Son 13 yılda 320 büyük baraj inşa ettiklerini vurgulayan Eroğlu, "DSİ yeni hedef koydu, 31 Aralık 2019 yılı sonuna kadar bin 71 gölet, baraj ve sulama tesisi yapacaktır. Bu da dünya rekorudur. Bizim ülkemiz deprem bölgesidir. O nedenle buralarda barajlar yapılması ve emniyeti önemlidir. Türkiye’de çok değişik tipte baraj yaptık. Yusufeli Barajı ile Türkiye’nin en yüksek barajını 2018 yılına kadar tamamlayacağız. Ilısu barajı 2017 yılı sonunda hizmete girecek. O da 24 milyon metreküp gövde hacmiyle muhteşemdir" ifadelerine yer verdi.

"4 AMPULDEN BİR TANESİ, BİZİM İNŞA ETTİĞİMİZ HİDROELEKTRİK SANTRALLERİNDEN SAĞLANAN ELEKTRİKLE AYDINLATIYOR"

Barajların faydalarından da bahseden Eroğlu, "Bölgenin iklimine katkı yapar, taşkın koruma, sulama,içme suyu temini açısından da önemlidir. Sağlıklı ve gerekli içme suyunu temin etmeyi barajlara borçluyuz. Barajlar temiz yenilenebilir enerji kaynağıdır. Milli enerji kaynağımızdır. 2003 yılından itibaren o kadar çok baraj yaptık ki, inşaatlar da devam ediyor. Özel sektöre de baraj yapma imkanı sağladık. Türkiye’de şuan yanan 4 ampulden bir tanesi bizim inşa ettiğimiz hidroelektrik santrallerinden sağlanan elektrikle aydınlatıyor. Buda çok önemli. Türkiye’de enerji çok önemli, biz enerjide dışa bağımlıyız. Yüzde 70’ini dışarıdan ithal ediyoruz. Yenilenebilir enerji kaynaklarına çok önem veriyoruz. Türkiye’de şuan kurulu gücün yüzde 33’ü HES’lerdir. Üretim tabi yıllara göre değişiyor. 2003 yılında HES enerji üretimi 26 milyar kilovat saatken bugün, 92 milyar kilovatsaate çıkardık. Bizim ekonomik olarak enerji potansiyelimiz 165 milyar kilovatsaattir. Özel sektörle bunu tamamlamayı hedefliyoruz. Temiz enerji karbon salınımını etkiliyor. Bunu kullanmazsak kömür santralleri yapacağız" dedi.

"GAP 2019’DA BİTİYOR"

GAP’ı 2019 yılında bitireceklerini kaydeden Eroğlu, "Yaklaşık 50 milyar dolarlık projeyi bitiriyoruz. Sulamada ise Türkiye’de 6.5 milyon hektar araziyi suladık.

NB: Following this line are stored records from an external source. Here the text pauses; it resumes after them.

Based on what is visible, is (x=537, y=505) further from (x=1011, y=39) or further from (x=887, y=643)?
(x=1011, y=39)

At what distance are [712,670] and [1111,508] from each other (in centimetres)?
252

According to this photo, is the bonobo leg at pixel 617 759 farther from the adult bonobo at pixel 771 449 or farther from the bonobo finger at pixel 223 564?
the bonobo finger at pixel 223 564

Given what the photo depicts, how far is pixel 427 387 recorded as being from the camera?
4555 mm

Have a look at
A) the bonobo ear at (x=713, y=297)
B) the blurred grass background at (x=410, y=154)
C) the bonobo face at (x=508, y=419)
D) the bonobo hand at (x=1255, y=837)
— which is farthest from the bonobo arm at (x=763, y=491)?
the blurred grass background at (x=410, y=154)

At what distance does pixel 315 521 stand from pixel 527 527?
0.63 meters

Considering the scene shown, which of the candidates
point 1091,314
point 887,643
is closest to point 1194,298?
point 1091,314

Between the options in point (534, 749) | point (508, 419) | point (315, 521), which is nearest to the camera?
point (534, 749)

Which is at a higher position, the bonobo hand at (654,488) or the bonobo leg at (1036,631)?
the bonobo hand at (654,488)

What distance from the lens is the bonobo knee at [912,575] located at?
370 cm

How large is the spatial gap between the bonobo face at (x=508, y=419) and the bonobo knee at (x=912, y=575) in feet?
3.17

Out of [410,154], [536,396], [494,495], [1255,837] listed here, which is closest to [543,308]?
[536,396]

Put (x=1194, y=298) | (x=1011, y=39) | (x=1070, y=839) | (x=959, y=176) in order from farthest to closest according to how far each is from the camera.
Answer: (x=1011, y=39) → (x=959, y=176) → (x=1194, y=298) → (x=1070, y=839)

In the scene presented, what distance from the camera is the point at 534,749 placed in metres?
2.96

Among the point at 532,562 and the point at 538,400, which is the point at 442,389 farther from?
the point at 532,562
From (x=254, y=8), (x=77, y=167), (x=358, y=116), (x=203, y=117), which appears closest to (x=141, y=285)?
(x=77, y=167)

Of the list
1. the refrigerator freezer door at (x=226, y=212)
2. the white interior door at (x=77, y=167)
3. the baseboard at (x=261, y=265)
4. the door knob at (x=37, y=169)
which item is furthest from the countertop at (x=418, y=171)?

Ekonomik olarak sulanabilir arazı 8.5 milyon hektar, bunu da tamamlayacağız. Türkiye’deki önümüzdeki üç yılı sulama yılı ilan ettik. Türkiye su noktasında çalışıyor" diye konuştu.

"1 MİLYON AFRİKALIYA SU GÖTÜRÜLDÜ"

Dünyada su sıkıntısının hat safhada olduğunu işaret eden Eroğlu, "Özellikle Afrika’da hat safhada. Türkiye olarak biz Afrika’da bir nebze çare olmak için barajlar ve içme suyu kuyuları açıyoruz. 1 milyon 600 bin Afrikalıya su götürdük. Dünyada aç ve susuz kalan insanlara yardım eli uzatılması gerekir. Türkiye olarak elimizden geleni yapmaya hazırız. Ama zengin ülkeler de elleri ceplerine atsınlar. En çok fakir ülkelere yardım eden ülke unvanını kazandık. Afrika’daki susuz insanlara el uzatalım. Bu insanlığın vicdan borcudur. Gelin bu susuzluğun önüne geçen fon oluşturalım. Biz hazırız ama bazı zengin ülkelerden bir ses çıkmıyor. Gelin bu yıldan itibaren bir seferberlik başlatalım" açıklamasında bulundu.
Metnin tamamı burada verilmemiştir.